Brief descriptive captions

• • • •

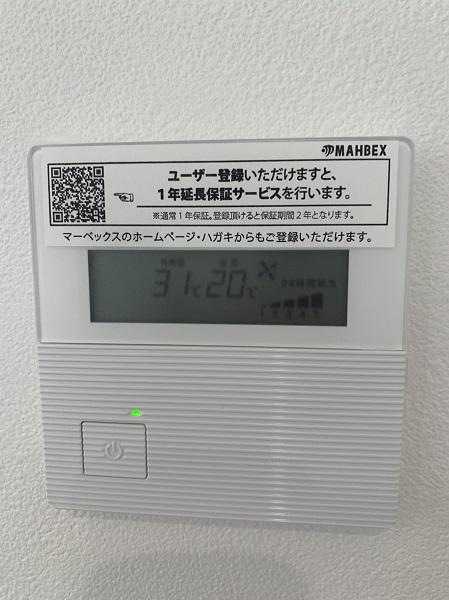 今日の気温は・・・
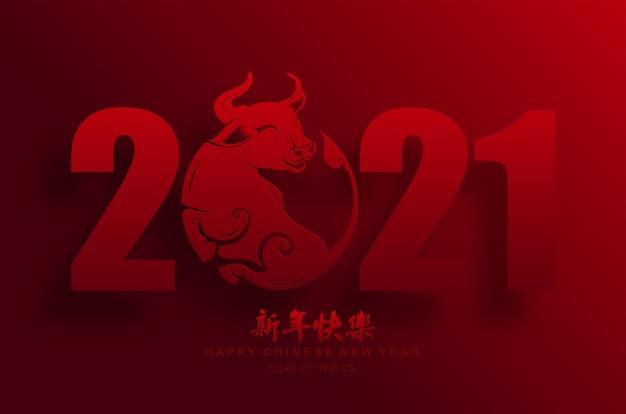 Китайский новый год 2021, год быка в ремесленном стиле, поздравительная открытка Бесплатные векторы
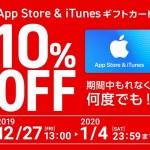 App Store & iTunesギフトカードが10%割引、ドコモオンラインショップ限定キャンペーン
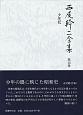 西尾幹二全集 少年記 (15)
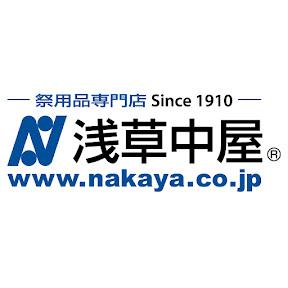 浅草中屋チャンネル ーASAKUSA NAKAYA CHANNELー
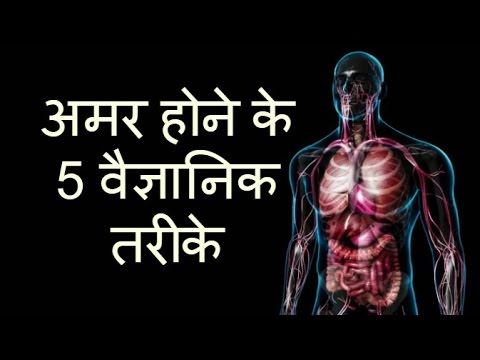 scientific ways to become immortal | future world technology [ HINDI ]
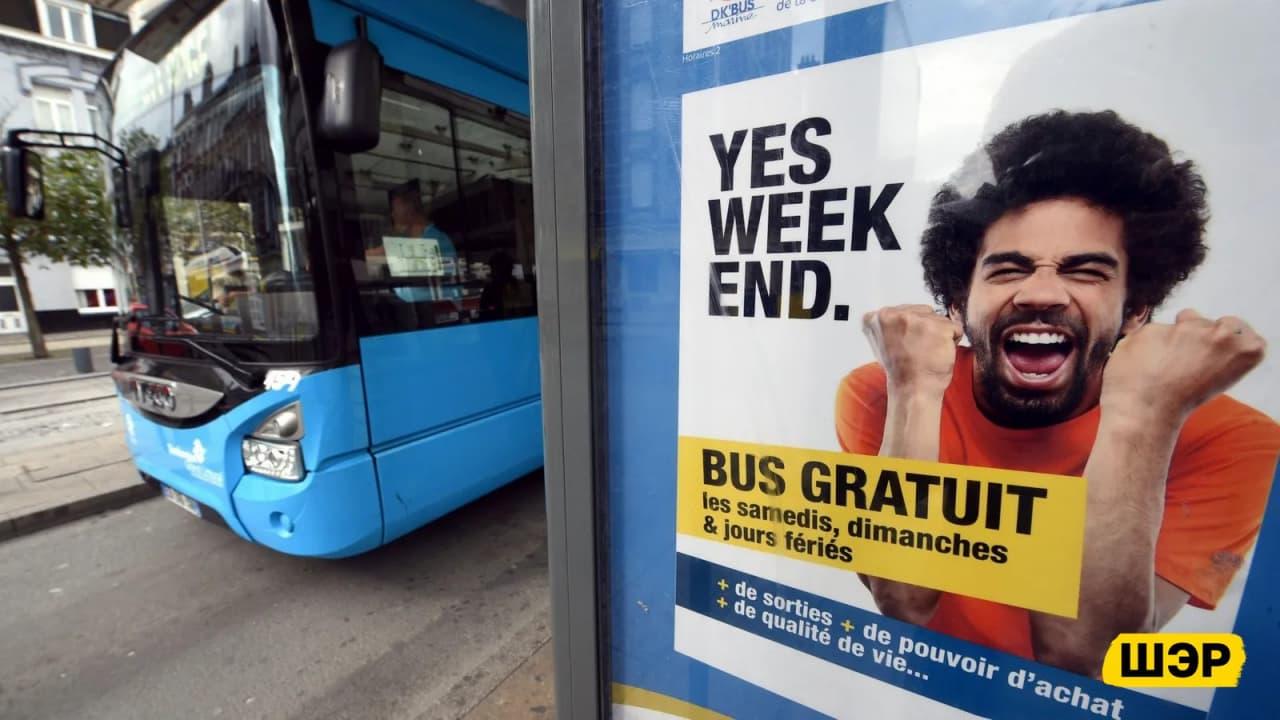 Во Франции общественный транспорт бесплатным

• • • •

* [PROBLEM REQUIREMENTS] Only the records are wanted, copied exactly, with the pictures dropped.

* [SOLVED EXERCISE]
 今日の気温は・・・
 Китайский новый год 2021, год быка в ремесленном стиле, поздравительная открытка Бесплатные векторы
 App Store & iTunesギフトカードが10%割引、ドコモオンラインショップ限定キャンペーン
 西尾幹二全集 少年記 (15)
 浅草中屋チャンネル ーASAKUSA NAKAYA CHANNELー
 scientific ways to become immortal | future world technology [ HINDI ]
 Во Франции общественный транспорт бесплатным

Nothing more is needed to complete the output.